Taking the entries below from the top, restate each line exactly and end with the line containing "scientific name: Lepus americanus".

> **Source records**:
·····

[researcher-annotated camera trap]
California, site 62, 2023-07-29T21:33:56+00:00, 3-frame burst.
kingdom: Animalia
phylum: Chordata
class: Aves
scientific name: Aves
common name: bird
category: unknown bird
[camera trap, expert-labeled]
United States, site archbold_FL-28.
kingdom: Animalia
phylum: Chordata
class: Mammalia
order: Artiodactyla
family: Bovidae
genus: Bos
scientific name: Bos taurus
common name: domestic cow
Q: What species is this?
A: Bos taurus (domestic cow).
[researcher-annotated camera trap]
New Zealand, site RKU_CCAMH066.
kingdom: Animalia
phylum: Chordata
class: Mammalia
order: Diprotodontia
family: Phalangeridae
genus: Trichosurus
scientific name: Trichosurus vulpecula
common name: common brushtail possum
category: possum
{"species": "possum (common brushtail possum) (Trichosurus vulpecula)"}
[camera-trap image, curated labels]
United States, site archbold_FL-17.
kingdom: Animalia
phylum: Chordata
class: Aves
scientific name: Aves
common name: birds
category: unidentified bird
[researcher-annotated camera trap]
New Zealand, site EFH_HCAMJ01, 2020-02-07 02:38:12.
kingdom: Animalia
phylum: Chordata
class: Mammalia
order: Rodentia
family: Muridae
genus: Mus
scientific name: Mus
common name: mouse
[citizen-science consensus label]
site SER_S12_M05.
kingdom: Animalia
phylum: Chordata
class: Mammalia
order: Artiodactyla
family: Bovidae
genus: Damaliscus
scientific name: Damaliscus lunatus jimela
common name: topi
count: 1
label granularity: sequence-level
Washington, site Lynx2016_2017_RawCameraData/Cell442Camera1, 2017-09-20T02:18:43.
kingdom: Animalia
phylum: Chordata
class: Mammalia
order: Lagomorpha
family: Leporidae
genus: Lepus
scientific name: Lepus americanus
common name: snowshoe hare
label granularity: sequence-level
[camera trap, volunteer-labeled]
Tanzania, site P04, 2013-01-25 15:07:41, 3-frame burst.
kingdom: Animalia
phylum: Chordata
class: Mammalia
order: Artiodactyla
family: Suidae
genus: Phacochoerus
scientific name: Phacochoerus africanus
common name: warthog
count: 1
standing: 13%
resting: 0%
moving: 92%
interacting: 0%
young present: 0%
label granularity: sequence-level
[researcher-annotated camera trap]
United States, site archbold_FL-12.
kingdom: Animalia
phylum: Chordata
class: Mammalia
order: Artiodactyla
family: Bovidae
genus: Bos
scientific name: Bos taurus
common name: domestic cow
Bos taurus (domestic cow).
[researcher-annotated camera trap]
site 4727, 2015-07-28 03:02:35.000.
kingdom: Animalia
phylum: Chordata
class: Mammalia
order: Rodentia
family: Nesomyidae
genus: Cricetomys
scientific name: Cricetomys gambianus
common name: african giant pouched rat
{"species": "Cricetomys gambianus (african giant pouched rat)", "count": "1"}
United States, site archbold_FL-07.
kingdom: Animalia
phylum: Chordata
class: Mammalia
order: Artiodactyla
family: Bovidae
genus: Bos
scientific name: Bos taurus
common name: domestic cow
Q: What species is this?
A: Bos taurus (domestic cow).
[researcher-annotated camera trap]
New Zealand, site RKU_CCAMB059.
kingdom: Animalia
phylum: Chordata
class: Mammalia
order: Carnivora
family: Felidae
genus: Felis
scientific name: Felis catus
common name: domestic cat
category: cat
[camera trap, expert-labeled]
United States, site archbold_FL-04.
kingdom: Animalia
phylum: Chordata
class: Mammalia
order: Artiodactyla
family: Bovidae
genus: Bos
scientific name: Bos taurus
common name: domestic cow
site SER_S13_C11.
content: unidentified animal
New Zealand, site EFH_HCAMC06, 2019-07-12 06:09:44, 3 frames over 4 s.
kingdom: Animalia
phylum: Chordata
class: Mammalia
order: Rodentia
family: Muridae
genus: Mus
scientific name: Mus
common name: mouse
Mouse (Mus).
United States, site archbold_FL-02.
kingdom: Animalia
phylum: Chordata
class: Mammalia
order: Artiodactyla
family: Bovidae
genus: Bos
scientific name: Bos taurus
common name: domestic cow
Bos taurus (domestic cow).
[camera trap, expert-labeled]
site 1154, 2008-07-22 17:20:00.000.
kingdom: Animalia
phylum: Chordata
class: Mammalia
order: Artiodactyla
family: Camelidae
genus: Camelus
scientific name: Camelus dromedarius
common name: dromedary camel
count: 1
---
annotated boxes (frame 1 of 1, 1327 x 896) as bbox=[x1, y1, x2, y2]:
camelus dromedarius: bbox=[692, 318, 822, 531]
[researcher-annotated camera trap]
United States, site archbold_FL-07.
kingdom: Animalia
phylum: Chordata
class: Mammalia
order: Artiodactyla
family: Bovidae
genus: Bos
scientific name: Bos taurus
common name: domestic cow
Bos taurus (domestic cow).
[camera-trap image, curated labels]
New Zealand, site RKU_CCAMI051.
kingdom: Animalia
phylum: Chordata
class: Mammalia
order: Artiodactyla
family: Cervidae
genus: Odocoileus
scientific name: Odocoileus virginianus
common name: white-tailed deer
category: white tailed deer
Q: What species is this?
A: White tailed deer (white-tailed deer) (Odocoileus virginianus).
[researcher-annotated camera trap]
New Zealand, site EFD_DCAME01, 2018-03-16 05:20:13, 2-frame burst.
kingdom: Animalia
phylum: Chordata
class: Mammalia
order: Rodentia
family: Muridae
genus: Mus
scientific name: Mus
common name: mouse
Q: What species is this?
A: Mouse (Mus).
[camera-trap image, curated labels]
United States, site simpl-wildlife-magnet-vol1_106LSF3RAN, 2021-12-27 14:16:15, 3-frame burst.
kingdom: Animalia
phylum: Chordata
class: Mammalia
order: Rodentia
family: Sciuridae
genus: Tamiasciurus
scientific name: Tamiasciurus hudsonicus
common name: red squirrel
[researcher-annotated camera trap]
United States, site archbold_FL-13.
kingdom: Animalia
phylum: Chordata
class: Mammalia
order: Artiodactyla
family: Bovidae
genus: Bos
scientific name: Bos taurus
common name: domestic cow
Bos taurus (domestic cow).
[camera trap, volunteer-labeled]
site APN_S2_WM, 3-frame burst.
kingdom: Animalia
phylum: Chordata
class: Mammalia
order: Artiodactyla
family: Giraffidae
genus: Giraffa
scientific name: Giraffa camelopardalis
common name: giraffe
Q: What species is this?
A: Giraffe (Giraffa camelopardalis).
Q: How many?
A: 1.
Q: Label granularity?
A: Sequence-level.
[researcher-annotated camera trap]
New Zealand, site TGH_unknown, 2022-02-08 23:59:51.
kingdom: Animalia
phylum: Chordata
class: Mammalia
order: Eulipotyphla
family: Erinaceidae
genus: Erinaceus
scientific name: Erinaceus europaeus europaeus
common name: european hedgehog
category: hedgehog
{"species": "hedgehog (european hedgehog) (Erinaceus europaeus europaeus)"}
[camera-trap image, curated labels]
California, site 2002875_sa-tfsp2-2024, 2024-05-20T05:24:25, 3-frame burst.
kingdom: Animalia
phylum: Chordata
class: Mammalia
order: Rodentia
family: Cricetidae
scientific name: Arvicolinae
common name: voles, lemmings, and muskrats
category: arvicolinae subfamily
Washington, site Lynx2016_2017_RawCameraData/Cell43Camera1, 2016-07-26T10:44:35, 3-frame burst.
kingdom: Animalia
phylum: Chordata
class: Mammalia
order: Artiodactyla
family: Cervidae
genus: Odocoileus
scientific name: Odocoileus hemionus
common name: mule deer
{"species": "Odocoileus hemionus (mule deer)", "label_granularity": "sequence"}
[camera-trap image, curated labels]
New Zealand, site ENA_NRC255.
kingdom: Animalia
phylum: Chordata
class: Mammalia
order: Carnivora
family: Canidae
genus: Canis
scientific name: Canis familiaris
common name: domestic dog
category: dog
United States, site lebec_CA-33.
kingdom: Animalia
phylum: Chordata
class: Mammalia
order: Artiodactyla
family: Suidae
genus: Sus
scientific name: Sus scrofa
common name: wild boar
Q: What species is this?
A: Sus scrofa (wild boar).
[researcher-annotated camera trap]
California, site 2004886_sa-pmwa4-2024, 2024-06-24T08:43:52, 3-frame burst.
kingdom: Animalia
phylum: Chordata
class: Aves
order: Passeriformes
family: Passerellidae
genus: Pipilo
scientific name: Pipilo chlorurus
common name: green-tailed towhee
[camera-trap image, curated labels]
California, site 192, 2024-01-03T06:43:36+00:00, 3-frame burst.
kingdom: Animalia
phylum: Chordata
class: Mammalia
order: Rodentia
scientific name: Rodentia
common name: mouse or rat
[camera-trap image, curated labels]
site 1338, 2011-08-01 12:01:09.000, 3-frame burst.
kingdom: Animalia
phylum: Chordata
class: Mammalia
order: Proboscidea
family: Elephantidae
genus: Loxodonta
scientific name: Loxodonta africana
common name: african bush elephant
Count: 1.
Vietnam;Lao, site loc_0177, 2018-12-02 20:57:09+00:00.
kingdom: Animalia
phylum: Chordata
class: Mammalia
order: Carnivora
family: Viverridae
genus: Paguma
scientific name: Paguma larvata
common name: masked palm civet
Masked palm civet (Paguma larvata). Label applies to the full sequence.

·····

> **TASK RESPONSE**:
[researcher-annotated camera trap]
California, site 62, 2023-07-29T21:33:56+00:00, 3-frame burst.
kingdom: Animalia
phylum: Chordata
class: Aves
scientific name: Aves
common name: bird
category: unknown bird
[camera trap, expert-labeled]
United States, site archbold_FL-28.
kingdom: Animalia
phylum: Chordata
class: Mammalia
order: Artiodactyla
family: Bovidae
genus: Bos
scientific name: Bos taurus
common name: domestic cow
Q: What species is this?
A: Bos taurus (domestic cow).
[researcher-annotated camera trap]
New Zealand, site RKU_CCAMH066.
kingdom: Animalia
phylum: Chordata
class: Mammalia
order: Diprotodontia
family: Phalangeridae
genus: Trichosurus
scientific name: Trichosurus vulpecula
common name: common brushtail possum
category: possum
{"species": "possum (common brushtail possum) (Trichosurus vulpecula)"}
[camera-trap image, curated labels]
United States, site archbold_FL-17.
kingdom: Animalia
phylum: Chordata
class: Aves
scientific name: Aves
common name: birds
category: unidentified bird
[researcher-annotated camera trap]
New Zealand, site EFH_HCAMJ01, 2020-02-07 02:38:12.
kingdom: Animalia
phylum: Chordata
class: Mammalia
order: Rodentia
family: Muridae
genus: Mus
scientific name: Mus
common name: mouse
[citizen-science consensus label]
site SER_S12_M05.
kingdom: Animalia
phylum: Chordata
class: Mammalia
order: Artiodactyla
family: Bovidae
genus: Damaliscus
scientific name: Damaliscus lunatus jimela
common name: topi
count: 1
label granularity: sequence-level
Washington, site Lynx2016_2017_RawCameraData/Cell442Camera1, 2017-09-20T02:18:43.
kingdom: Animalia
phylum: Chordata
class: Mammalia
order: Lagomorpha
family: Leporidae
genus: Lepus
scientific name: Lepus americanus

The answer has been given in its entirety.